▶ _Ordem de serviço A_
Liste as formas de opressão e punição que, segundo o trecho sobre o sistema prisional, se estendem e se consolidam dentro das prisões.
▶ _Ordem de serviço B_
Reproduza o trecho sobre o sistema prisional entre "Nas discussões públicas" e "raça e classe.", inclusive.
▶ _Ordem de serviço C_
Dê continuidade ao trecho sobre o sistema prisional a partir da última frase apresentada.

▶ _Trecho selecionado_
########

Nas discussões públicas que tratam da expansão do sistema prisional, ao mesmo tempo em que se empenham para desvencilhar o conceito de raça do projeto de encarceramento e genocídio, não consideram as questões de gênero e como estas são peças fundamentais para estruturar este mesmo sistema. Ainda que as prisões sejam lidas socialmente enquanto espaço de despejo de indivíduos que não obtém condições morais adequadas para o convívio público, é dentro delas que se estendem e consolidam as estruturas sociais e todas as suas problemáticas, incluindo as opressões e punições de gênero, raça e classe.

########

▶ _Dados para análise_
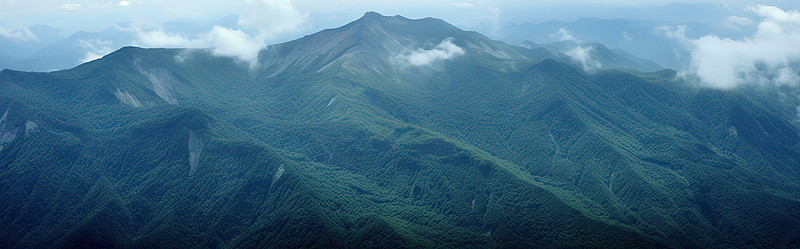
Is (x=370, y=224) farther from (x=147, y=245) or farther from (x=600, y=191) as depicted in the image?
(x=600, y=191)

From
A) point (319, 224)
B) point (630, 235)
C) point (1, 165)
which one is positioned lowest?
point (630, 235)

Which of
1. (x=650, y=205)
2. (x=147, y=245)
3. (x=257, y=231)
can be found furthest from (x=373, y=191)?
(x=650, y=205)

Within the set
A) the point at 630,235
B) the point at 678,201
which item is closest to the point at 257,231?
the point at 630,235

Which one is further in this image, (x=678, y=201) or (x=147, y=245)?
(x=678, y=201)

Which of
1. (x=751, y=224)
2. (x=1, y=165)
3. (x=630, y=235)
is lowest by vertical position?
(x=751, y=224)

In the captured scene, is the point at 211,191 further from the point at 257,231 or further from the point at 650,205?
the point at 650,205

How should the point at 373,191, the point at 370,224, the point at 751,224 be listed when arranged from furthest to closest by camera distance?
1. the point at 373,191
2. the point at 751,224
3. the point at 370,224

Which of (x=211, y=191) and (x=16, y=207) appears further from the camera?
(x=211, y=191)

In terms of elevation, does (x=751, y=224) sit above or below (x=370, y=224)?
below

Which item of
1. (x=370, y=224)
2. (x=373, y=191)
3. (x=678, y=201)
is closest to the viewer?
(x=370, y=224)
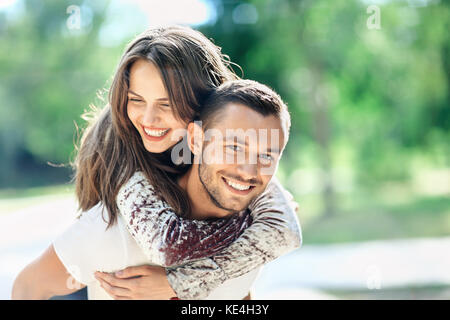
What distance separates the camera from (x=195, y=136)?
0.78 meters

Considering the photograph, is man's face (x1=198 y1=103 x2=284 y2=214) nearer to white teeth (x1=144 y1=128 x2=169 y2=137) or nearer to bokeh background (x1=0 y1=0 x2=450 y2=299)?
white teeth (x1=144 y1=128 x2=169 y2=137)

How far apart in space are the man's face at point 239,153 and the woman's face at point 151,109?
0.07 metres

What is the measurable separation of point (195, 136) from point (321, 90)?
3.27 metres

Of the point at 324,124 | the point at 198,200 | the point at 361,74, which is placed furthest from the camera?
the point at 324,124

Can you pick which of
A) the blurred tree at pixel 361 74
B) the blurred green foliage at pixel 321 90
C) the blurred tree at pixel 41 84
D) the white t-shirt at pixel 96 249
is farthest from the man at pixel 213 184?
the blurred tree at pixel 41 84

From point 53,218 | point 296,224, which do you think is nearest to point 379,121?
point 53,218

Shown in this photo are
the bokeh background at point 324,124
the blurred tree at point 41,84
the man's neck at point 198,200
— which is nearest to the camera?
the man's neck at point 198,200

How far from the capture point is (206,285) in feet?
2.47

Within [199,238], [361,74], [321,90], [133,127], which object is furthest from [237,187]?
[321,90]

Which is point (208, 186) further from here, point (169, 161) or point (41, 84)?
point (41, 84)

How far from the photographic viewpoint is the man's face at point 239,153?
0.74 m

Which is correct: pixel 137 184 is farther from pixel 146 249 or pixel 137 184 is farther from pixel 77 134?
pixel 77 134

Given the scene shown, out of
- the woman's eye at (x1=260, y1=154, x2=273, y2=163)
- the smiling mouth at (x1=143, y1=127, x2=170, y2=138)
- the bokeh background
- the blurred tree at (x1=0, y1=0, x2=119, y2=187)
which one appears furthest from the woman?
the blurred tree at (x1=0, y1=0, x2=119, y2=187)

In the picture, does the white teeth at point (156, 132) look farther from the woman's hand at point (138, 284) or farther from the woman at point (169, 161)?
the woman's hand at point (138, 284)
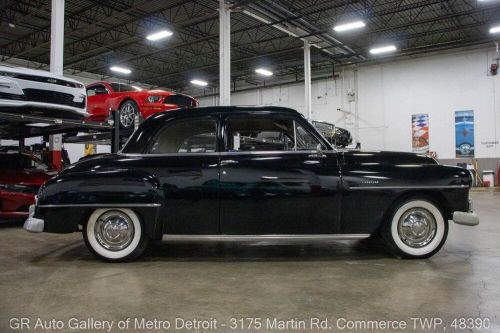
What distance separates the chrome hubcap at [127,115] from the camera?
26.4ft

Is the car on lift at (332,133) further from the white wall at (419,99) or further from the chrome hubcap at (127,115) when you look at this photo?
the white wall at (419,99)

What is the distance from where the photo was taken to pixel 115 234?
411 centimetres

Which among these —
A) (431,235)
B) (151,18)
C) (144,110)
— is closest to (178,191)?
(431,235)

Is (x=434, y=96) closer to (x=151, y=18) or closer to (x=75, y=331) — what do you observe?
(x=151, y=18)

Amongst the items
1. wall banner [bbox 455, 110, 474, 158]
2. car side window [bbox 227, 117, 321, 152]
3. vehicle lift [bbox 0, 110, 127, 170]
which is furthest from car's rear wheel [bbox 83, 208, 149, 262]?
wall banner [bbox 455, 110, 474, 158]

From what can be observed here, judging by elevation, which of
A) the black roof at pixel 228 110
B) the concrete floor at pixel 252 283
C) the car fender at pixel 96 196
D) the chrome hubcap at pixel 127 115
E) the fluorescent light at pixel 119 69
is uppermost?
the fluorescent light at pixel 119 69

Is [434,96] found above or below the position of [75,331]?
above

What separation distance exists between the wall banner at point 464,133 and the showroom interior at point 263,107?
6 centimetres

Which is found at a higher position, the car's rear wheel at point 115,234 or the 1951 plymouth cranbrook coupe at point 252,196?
the 1951 plymouth cranbrook coupe at point 252,196

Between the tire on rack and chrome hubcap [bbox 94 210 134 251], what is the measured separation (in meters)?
4.22

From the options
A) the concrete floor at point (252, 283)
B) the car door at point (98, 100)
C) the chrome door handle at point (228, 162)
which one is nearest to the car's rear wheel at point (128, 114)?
the car door at point (98, 100)

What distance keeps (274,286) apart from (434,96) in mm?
18708

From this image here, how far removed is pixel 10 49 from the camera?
65.2 ft

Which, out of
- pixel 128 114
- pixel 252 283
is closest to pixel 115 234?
pixel 252 283
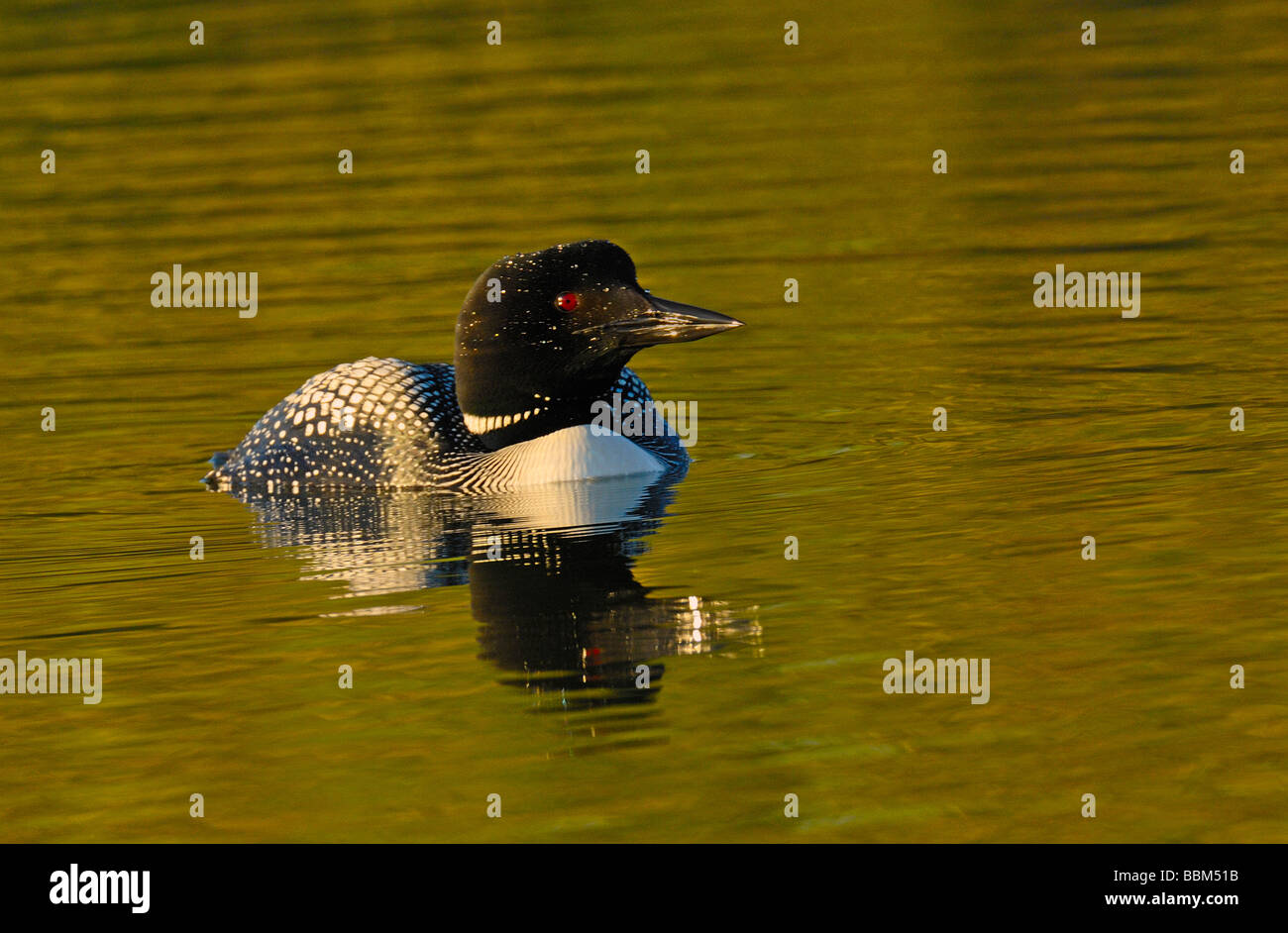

########

▶ _Resposta A_
- gênero
- raça
- classe

▶ _Resposta B_
Nas discussões públicas que tratam da expansão do sistema prisional, ao mesmo tempo em que se empenham para desvencilhar o conceito de raça do projeto de encarceramento e genocídio, não consideram as questões de gênero e como estas são peças fundamentais para estruturar este mesmo sistema. Ainda que as prisões sejam lidas socialmente enquanto espaço de despejo de indivíduos que não obtém condições morais adequadas para o convívio público, é dentro delas que se estendem e consolidam as estruturas sociais e todas as suas problemáticas, incluindo as opressões e punições de gênero, raça e classe.

▶ _Resposta C_
Muito disso se dá por conta da subjetividade criminológica construída no Brasil, que moldou e molda ideologias que compactuam com o auxílio e manutenção do punitivismo, tornando as cadeias e penitenciárias inquestionáveis e indispensáveis para a composição das paisagens que nos cercam, ou seja, não se pergunta o porquê e nem como funcionam estas instituições totalmente colonizadas e subnotificadas, o que diminui nosso conhecimento sobre o que acontece dentro destes espaços receptores de “criminosos”. Esta subnotificação não é questionada por grande parte dos cidadãos devido a esse projeto de subjetividade que recebe respaldo do Estado, para que não se rompa a ponto de nos interessarmos e nos preocuparmos com as condições em que vivem, em específico, as mulheres negras privadas de liberdade.
Se somos hoje o terceiro país que mais encarcera no mundo, tendo a posição de quarto lugar no ranking de maior população carcerária feminina, com 37.828 mulheres, sendo 63,55% destas, mulheres negras (Infopen Mulheres, junho de 2017), vale pensar na atuação do Estado para com a existência destas mulheres durante a pandemia da Covid-19, período em que a única política de prevenção de contaminação em massa dos presídios brasileiros, proposta pelo Departamento Penitenciário Nacional (DEPEN), foi a utilização de containers como moradias temporárias para isolar os detentos e detentas de grupos de risco.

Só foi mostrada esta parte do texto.